What really started my blogging experiments (which for the moment is what they are) was my visions of the future. Not exactly specific things taking place like a character in Heros might experience, but short journeys to a land where wristwatch computers and artificially-made animals are commonplace. My experiences with LSD and meditation, in that order, seemed to have opened up some kind of gateway, through which I could view this wonderful new world. I saw wonderful for the simple reason that, whilst it is certainly not perfect, the future I was viewing was obviously a nicer place to be than our current world.
I went there in wonder at the new devices- an internet viewer on my wrist, which my mind could be merged with, to see the past history from the year 200 up until 2040, hydrogen-powered cars- but also to see new problems. I was shown a ‘female’ android who had taken children hostage because she was furious at not being respected as a woman. I saw myself in some future life, having fallen in love with someone from a lower chaste, a relationship that was forbidden. No, the future is not perfect; there is still the pull of greater freedom for those without it and the reality of exploitation for society’s victims. The line between the two is, as ever, blurred. Have you ever felt sorry for a coffee machine? Maybe one day you will!
Life for me is both something to enjoy and also a search for justice. I don’t say a struggle, as this phrase is both overused and suggestive of some degree of violence, one against another. In fact, this search for justice is a mutually-beneficial thing, a turning of strangers, or even enemies, into friends. It is the real-world process of creating a heaven on Earth, in recognition that we are all God’s creatures. Yet, the freedom of luxury still means that someone needs to do the work- be it robot or human, the temptation will always be to have some form of slavery in place, slavery of beings that will sooner or later wish to share in the freedoms they helped make possible. No system yet known to man has relied solely on fairly rewarded work- the exploitation of immigrant workers, or developing countries is just the latest example of this in our ‘slavery free world’ (not!)
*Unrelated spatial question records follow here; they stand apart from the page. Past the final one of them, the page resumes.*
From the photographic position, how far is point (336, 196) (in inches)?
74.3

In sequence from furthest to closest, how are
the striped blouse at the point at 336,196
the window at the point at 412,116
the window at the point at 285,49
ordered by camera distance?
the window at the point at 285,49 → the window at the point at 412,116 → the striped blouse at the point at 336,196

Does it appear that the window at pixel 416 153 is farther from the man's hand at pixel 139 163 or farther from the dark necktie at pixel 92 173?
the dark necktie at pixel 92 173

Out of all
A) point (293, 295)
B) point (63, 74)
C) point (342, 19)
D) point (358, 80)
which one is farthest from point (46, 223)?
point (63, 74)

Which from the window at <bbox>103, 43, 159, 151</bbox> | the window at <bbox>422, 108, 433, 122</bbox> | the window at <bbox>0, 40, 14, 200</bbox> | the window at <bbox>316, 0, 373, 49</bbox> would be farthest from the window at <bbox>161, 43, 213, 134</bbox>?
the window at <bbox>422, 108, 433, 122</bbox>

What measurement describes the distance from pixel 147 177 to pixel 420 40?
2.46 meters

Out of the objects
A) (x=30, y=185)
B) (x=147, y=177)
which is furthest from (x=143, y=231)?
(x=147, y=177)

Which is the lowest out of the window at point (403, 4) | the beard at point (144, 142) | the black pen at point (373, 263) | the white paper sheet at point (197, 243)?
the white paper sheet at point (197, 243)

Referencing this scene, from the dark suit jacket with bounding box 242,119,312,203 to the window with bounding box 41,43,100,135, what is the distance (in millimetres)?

This being so, we need to always move the barriers back and make life fairer for more people, which will also make it ultimately safer. My visions of the future show me this- that the technological challenges can be met, though the human ones need just as much attention. Who knows what challenges will really confront us? All I know is that to a great extent, technology is both the answer and the question- how much, when and how to apply it- which moves the question back to us again. It is we who make the world.